A expiação foi complementada com um recrudescente sentimento de culpa e de herança étnico-cultural para uns, ou mesmo com o delírio étnico para outros, com uma candidata presidencial a inventar ascendência índia para aligeirar a carga do pecado de ser ‘branca’.
E assim a América do ‘melting pot’, da oportunidade para todos, da cidadania, do respeito pela diferença e da liberdade de opinião está a tornar-se cada vez mais num manicómio de identidades assumidas ou expiadas que se tribalizam e odeiam os que nelas não se reconhecem. É absolutamente impressionante o nível de rancor que se pode constatar nas redes sociais vindo da parte de todos os quadrantes contra quase todos os outros quadrantes.
Esta subcultura americana invadiu o resto do Ocidente, começando naturalmente pelo Reino Unido, e alastra pelo mundo inteiro destruindo a imagem americana e propagando lógicas paranoicas.
A liberdade americana tornou-se em permissividade para com os inimigos da liberdade; o controlo e restrição à utilização do dinheiro na perversão do processo democrático foram limitados aos mínimos. Por exemplo, o Qatar e outros centros financeiros do jihadismo subvencionam a desinformação, manipulação e a incultura nas universidades, na imprensa, na sociedade e na política sem que ninguém lhe ouse fazer face, exactamente pelo dinheiro que representa.
O que creio ser necessário ter em conta é que a América não é só nem fundamentalmente isso, continua a ser de muitos pontos de vista a terra da cidadania, pelo que há que evitar copiar o pior do que por lá se passa, como por exemplo, a inqualificável ideia de introduzir nos censos 2021 critérios étnicos, e olhar antes para os menos falados mas muito mais importantes mecanismos democráticos de equilíbrio controlo e força da sociedade civil que continuam a ser exemplo a ter em conta.

• PEDIDO DE TRABALHO: Prossiga o excerto sobre as identidades na América a partir da última frase apresentada.

• MATERIAL FORNECIDO:
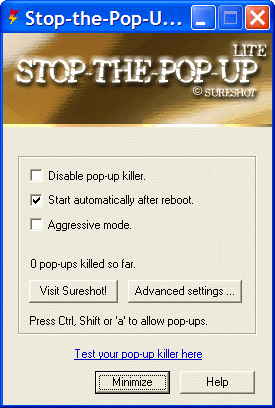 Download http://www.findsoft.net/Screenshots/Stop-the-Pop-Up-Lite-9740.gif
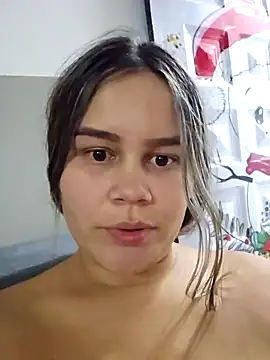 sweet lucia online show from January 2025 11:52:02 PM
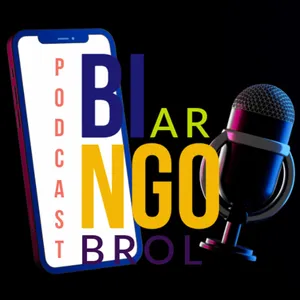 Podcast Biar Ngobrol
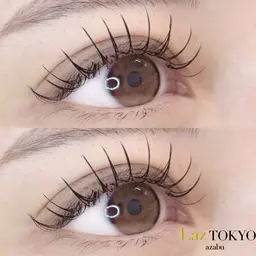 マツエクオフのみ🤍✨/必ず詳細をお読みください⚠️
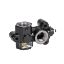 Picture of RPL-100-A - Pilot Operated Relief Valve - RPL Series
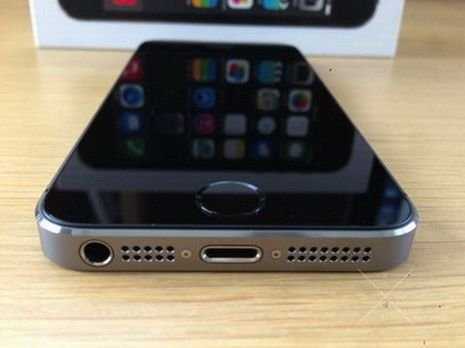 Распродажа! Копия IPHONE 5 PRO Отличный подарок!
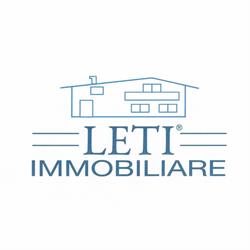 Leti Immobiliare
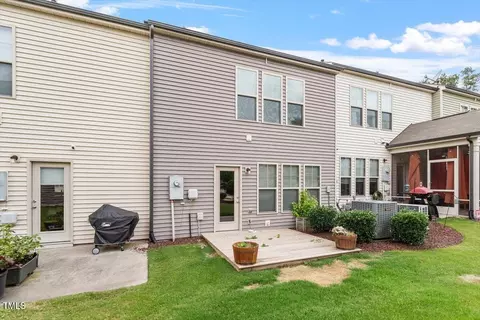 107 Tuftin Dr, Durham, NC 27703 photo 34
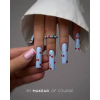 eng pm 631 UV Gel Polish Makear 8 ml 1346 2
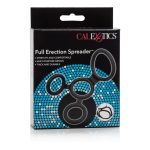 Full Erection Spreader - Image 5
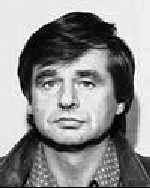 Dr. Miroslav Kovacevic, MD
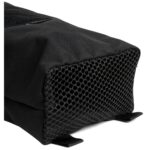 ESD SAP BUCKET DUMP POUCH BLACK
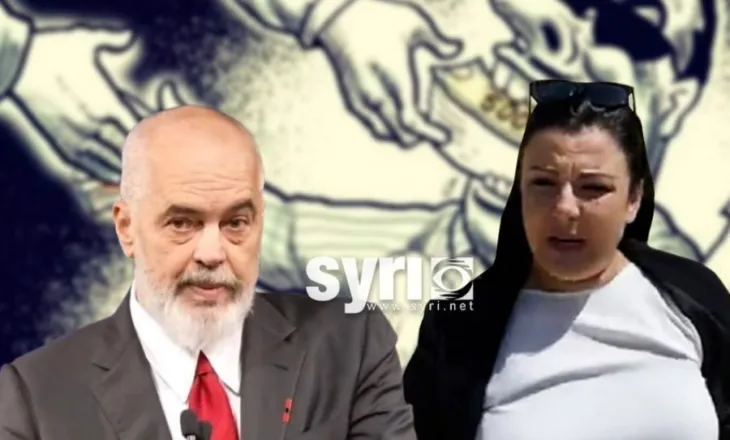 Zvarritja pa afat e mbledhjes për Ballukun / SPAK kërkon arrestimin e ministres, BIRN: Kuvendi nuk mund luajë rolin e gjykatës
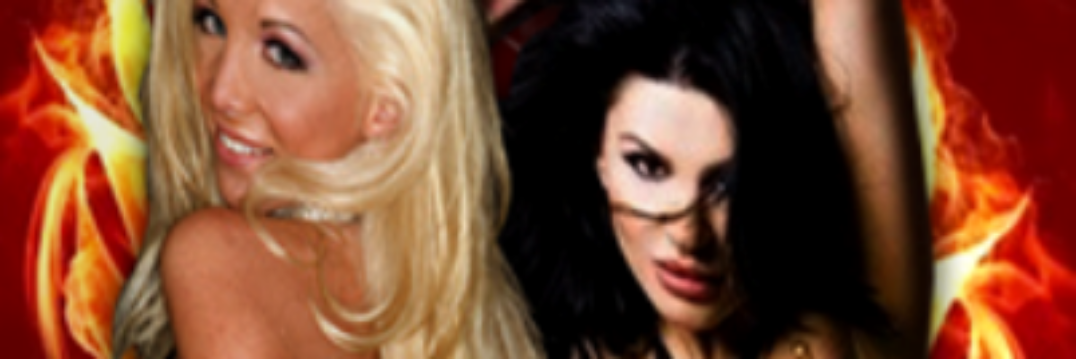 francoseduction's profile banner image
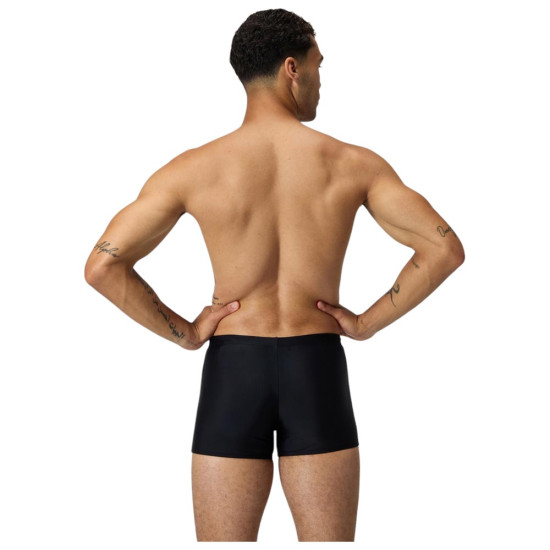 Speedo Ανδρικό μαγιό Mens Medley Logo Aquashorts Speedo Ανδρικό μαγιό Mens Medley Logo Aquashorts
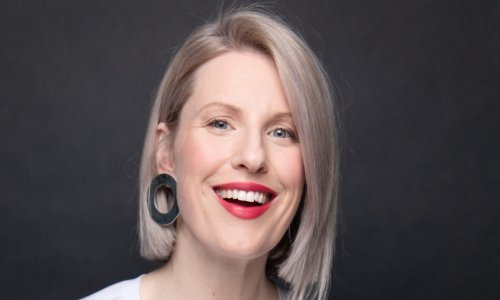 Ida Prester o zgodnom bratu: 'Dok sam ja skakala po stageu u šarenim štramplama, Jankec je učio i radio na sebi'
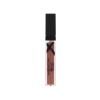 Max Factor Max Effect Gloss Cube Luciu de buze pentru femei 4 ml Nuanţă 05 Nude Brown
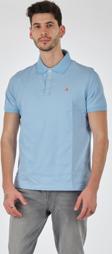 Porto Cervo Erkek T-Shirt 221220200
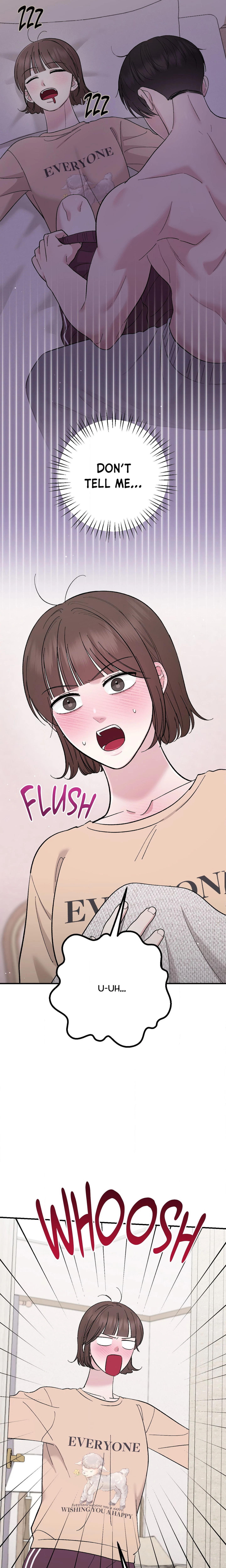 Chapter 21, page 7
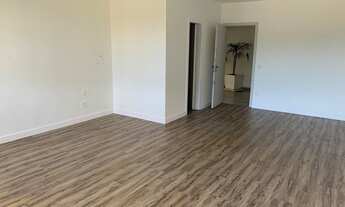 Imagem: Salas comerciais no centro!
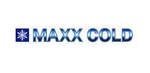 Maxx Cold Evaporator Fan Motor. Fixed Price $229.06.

• RESULTADO DA TAREFA:
2. A crise francesa
A democracia americana – tributária da cultura aristocrática britânica no plano dos direitos – entrou na Europa pela porta francesa, revolucionária e facciosamente, e com múltiplos avanços e recuos.
Apesar da revolução, ou talvez por causa dela, a democracia francesa permaneceu sempre prisioneira de uma realidade aristocrática – a elite dos ministros continua a confundir-se com a das grandes escolas, por exemplo – e de uma lógica de revolução permanente em que a barricada continua a ser o método preferencial de manifestar opiniões.
Há dois anos, os franceses resolveram implodir o seu sistema partidário e, nas eleições presidenciais, depois de terem colocado quatro candidatos a curtíssima distância relativa, escolheram o seu Presidente – talvez o mais elitista de que há memória – pela rejeição da candidata da Frente Nacional.
E o que era apenas um mau estar endémico tornou-se um mau estar permanente com a eclosão do movimento dos coletes amarelos que levou as tradicionais lógicas de barricada a novos extremos e se tornou o principal actor político durante meses a fio, expondo os mecanismos tradicionais da democracia francesa como ineficazes e desacreditados.
O Presidente francês conseguiu por ora suster o descontentamento com uma resposta calibrada entre a cedência às mais imediatas reivindicações políticas e a sucessão de reuniões cidadãs espalhadas pelo país inteiro, verdadeiras provas de força a que ele conseguiu resistir, conseguindo evitar ceder nos domínios estruturais, o referendo ou o sistema fiscal.
O que o movimento dos coletes amarelos demonstrou à saciedade é que os franceses não se sentem convenientemente representados pelo seu sistema político e que as reformas adiadas não são por isso menos necessárias.
Há todas as razões para que em Portugal se entenda o que há de essencial na mensagem dos franceses: a necessidade de revitalizar os sistemas de controlo e equilíbrio da democracia, através do referendo e não só, e a reforma do imposto que é o mecanismo maior de desigualdade e discriminação.
3. A crise britânica
Nenhum sistema democrático é imune à demagogia, mas o que eu penso que o Reino Unido nos está a demonstrar é que um sistema democrático baseado mais na tradição e no espírito do que na letra das leis, corre o sério risco de ser insustentável.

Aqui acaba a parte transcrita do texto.